Collected data
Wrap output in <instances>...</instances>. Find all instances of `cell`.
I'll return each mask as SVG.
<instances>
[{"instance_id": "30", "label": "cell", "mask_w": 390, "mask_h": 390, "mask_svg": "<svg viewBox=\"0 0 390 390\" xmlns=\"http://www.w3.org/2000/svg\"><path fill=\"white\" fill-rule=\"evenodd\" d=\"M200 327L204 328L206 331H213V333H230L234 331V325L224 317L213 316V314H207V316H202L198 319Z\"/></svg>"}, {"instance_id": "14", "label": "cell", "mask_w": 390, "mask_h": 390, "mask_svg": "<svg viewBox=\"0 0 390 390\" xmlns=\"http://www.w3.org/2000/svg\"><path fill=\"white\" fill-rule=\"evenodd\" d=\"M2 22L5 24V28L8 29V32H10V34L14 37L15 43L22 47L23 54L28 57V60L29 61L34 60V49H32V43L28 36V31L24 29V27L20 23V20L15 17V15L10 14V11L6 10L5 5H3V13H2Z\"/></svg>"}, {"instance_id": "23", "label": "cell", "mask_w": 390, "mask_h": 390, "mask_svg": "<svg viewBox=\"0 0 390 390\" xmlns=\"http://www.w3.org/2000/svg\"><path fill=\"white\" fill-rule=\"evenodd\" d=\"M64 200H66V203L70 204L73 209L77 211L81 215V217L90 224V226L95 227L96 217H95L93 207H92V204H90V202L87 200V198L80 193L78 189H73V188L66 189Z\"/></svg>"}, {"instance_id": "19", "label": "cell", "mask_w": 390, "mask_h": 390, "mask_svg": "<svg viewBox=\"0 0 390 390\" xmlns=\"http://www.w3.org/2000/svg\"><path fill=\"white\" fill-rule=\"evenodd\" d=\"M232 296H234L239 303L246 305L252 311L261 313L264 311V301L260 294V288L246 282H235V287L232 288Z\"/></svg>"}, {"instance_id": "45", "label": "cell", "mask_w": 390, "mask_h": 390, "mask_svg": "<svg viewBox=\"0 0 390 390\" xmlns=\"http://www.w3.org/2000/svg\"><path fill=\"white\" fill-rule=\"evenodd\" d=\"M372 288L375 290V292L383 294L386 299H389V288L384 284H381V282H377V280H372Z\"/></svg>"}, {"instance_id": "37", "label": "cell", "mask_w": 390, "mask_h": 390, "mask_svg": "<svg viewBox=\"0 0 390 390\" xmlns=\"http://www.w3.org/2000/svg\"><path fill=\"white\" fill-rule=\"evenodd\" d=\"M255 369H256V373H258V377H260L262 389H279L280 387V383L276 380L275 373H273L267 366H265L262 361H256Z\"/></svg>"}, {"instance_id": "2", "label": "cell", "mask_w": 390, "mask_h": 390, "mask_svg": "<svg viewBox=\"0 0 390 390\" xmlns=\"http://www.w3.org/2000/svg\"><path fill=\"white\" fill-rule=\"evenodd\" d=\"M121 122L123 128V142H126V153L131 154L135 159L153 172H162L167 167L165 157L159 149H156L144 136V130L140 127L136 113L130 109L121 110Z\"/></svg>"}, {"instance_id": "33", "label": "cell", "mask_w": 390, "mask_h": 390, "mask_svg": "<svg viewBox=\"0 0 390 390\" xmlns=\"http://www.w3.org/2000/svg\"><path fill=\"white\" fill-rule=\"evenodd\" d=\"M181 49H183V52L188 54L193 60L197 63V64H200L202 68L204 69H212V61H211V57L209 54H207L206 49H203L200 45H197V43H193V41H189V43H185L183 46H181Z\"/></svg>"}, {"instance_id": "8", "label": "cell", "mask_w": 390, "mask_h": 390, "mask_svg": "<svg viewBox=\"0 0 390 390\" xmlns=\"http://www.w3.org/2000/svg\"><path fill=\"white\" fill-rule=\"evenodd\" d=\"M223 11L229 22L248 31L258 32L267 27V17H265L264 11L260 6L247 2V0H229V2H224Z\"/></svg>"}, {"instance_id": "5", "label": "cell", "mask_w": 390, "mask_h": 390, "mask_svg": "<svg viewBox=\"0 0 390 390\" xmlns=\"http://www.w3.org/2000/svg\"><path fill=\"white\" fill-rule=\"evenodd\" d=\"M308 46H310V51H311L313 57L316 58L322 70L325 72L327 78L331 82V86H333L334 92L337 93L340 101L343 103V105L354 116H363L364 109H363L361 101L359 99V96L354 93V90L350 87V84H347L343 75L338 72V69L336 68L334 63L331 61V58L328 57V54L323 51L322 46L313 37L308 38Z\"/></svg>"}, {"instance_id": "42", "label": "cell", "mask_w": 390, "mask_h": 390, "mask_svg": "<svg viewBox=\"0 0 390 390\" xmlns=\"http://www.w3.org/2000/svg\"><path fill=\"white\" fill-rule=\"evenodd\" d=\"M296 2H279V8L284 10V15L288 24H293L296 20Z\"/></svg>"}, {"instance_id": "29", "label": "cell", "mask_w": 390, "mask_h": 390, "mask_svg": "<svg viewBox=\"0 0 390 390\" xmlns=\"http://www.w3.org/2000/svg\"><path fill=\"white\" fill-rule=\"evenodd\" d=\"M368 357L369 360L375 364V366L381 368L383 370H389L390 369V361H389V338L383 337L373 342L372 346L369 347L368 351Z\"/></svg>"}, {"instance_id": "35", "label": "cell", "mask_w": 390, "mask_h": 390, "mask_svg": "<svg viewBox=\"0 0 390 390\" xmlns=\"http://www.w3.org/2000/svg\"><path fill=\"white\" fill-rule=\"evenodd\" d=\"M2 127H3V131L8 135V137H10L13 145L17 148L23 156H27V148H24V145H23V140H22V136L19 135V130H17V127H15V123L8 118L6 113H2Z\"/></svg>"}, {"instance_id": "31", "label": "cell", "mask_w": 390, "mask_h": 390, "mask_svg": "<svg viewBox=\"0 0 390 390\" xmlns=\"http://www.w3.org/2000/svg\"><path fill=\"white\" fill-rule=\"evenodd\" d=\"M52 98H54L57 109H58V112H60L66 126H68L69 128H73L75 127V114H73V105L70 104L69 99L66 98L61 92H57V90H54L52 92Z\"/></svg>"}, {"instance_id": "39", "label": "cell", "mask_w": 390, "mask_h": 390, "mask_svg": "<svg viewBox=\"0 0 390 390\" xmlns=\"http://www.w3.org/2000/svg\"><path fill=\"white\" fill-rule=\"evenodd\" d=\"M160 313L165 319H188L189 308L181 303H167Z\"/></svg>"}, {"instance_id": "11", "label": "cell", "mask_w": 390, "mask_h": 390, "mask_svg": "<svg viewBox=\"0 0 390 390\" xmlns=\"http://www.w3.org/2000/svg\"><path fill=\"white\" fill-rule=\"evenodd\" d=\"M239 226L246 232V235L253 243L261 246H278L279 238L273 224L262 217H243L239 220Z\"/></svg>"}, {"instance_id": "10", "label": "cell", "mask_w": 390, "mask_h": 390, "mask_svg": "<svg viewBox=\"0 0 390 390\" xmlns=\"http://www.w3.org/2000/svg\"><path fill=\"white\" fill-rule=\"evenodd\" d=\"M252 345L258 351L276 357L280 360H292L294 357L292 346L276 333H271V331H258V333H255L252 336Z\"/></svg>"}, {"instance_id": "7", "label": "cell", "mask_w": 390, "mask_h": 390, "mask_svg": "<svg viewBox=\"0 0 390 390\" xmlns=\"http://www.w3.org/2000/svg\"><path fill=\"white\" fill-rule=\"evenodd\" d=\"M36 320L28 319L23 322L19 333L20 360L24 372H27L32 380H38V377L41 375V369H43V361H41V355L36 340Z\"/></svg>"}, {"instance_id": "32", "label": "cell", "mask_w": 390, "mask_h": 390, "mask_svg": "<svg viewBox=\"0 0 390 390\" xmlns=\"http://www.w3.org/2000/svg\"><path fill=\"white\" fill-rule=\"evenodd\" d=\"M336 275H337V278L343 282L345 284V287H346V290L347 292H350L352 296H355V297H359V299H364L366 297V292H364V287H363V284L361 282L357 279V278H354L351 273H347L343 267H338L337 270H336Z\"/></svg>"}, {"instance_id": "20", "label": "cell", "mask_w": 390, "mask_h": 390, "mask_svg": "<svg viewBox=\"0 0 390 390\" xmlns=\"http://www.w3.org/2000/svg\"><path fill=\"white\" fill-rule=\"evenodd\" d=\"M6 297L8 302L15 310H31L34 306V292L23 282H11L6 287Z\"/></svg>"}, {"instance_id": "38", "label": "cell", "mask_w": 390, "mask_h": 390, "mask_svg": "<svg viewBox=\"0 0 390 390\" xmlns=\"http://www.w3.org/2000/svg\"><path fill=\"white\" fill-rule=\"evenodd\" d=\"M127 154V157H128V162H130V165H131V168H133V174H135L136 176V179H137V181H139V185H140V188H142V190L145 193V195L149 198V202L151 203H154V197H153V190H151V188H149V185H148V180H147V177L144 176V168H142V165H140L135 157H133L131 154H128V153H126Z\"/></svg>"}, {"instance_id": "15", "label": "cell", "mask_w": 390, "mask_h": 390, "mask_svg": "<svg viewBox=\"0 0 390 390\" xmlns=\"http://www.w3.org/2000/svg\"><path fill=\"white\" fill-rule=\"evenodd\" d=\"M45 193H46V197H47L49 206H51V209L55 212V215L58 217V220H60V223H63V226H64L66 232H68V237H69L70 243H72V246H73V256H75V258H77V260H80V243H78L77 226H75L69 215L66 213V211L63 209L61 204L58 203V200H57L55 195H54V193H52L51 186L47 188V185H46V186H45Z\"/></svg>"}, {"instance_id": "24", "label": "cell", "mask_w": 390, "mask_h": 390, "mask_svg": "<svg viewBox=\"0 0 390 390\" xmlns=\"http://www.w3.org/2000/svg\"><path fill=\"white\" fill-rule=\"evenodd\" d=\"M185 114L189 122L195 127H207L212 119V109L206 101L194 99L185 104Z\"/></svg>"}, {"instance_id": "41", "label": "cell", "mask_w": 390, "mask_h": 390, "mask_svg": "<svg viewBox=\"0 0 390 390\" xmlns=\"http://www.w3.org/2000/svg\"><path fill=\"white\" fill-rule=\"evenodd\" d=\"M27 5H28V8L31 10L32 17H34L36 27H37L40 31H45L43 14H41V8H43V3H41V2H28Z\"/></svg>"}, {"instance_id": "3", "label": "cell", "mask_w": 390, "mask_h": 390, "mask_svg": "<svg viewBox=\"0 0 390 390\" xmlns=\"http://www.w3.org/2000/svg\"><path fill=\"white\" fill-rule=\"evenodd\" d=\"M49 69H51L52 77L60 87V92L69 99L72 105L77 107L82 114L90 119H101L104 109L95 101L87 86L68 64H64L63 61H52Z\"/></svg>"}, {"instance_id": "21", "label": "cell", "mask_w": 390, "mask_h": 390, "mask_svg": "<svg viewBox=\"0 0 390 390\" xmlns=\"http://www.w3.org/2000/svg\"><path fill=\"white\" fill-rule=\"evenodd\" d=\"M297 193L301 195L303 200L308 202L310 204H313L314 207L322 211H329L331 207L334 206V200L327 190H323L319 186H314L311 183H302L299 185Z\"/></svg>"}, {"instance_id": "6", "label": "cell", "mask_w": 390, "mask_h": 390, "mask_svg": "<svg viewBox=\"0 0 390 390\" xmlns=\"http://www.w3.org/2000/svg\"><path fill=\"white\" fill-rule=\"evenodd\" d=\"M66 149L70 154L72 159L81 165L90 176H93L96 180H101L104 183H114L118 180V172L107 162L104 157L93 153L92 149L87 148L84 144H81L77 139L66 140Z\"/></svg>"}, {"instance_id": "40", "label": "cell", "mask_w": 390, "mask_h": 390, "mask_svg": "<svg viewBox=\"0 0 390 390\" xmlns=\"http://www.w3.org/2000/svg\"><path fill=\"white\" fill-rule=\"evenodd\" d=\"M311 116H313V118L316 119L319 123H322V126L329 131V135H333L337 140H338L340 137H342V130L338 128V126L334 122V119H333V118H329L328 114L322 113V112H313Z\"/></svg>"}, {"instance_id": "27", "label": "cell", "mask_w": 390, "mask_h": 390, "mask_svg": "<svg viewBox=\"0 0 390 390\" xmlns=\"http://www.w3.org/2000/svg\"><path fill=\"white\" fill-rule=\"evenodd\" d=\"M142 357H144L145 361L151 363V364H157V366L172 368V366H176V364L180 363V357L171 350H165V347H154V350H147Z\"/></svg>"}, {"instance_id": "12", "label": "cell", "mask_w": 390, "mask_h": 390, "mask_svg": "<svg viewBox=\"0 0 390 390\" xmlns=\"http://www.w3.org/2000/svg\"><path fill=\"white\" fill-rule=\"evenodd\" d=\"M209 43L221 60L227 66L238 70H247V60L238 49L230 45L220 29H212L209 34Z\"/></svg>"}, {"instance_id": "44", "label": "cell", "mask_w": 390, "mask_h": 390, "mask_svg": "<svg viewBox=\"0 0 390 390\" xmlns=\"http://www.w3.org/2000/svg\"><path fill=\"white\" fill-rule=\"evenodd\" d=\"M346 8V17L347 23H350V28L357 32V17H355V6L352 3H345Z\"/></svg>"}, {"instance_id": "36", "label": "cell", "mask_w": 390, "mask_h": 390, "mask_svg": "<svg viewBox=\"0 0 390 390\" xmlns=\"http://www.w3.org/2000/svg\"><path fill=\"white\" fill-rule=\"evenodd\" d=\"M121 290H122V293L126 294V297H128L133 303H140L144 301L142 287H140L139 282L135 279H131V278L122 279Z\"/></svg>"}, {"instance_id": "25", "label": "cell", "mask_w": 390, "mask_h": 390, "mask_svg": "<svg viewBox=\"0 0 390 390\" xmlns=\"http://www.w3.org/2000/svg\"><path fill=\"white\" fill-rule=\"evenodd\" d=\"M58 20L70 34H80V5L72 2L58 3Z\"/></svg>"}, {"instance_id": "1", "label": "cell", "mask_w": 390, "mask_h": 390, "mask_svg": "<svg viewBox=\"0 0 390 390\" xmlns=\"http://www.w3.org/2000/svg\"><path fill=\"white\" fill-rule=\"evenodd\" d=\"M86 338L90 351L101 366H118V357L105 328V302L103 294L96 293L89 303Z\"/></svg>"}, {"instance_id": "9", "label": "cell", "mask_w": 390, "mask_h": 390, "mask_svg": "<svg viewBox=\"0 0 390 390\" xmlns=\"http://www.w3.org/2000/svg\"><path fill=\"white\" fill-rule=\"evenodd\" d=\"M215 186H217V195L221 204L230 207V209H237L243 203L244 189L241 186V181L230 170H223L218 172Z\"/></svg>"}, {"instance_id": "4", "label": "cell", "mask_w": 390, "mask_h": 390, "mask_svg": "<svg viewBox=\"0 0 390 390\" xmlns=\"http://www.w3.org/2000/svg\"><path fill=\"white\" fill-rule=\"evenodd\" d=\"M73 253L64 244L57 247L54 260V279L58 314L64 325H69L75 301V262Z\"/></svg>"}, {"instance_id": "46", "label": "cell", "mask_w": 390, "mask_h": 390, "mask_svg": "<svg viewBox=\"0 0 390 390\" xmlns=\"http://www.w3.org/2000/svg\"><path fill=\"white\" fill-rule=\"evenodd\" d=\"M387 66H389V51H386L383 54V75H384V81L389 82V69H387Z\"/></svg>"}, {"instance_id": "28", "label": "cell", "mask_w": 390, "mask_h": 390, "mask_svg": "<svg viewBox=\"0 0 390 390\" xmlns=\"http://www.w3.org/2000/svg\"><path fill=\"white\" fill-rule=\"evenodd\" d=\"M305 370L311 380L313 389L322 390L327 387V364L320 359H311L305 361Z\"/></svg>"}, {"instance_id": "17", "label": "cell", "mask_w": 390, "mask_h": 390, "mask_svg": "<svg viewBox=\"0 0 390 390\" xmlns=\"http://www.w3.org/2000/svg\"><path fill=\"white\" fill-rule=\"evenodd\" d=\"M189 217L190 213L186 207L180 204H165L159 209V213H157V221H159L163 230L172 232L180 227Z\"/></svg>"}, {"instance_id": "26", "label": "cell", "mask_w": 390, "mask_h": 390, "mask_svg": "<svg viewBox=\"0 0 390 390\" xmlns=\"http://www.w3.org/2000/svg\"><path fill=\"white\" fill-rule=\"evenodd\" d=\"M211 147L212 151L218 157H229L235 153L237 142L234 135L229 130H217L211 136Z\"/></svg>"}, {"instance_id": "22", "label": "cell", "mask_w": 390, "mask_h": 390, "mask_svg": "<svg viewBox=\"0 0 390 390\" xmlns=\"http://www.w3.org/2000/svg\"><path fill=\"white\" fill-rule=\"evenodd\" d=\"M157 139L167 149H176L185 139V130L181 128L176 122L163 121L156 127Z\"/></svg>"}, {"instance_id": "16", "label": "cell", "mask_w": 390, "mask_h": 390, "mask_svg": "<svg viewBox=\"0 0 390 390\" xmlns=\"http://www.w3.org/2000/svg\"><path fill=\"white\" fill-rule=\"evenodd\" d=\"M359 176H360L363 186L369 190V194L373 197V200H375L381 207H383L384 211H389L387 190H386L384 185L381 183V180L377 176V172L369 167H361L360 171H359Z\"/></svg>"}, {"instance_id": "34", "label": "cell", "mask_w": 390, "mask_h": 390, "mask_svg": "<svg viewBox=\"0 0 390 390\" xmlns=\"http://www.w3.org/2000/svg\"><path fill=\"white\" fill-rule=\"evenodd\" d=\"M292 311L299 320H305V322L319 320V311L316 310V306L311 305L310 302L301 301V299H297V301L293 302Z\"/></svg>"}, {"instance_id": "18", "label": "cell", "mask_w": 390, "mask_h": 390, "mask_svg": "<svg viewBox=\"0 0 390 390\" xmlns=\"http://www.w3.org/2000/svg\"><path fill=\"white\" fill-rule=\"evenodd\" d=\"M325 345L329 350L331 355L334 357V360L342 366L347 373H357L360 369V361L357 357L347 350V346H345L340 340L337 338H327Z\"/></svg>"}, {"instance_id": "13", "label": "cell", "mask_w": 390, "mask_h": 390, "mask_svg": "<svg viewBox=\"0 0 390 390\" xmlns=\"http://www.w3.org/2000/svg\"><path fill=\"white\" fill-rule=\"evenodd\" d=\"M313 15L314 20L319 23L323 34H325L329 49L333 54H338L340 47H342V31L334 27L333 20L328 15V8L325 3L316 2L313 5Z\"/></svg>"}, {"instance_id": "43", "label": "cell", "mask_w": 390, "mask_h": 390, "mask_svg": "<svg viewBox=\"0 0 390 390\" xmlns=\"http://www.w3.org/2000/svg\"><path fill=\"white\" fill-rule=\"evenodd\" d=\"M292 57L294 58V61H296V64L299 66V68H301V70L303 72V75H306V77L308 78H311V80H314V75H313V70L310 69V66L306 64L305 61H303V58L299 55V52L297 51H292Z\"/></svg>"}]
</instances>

Task to complete:
Count the lines above that contain the string "instances". Give only the number.

Output for this task:
3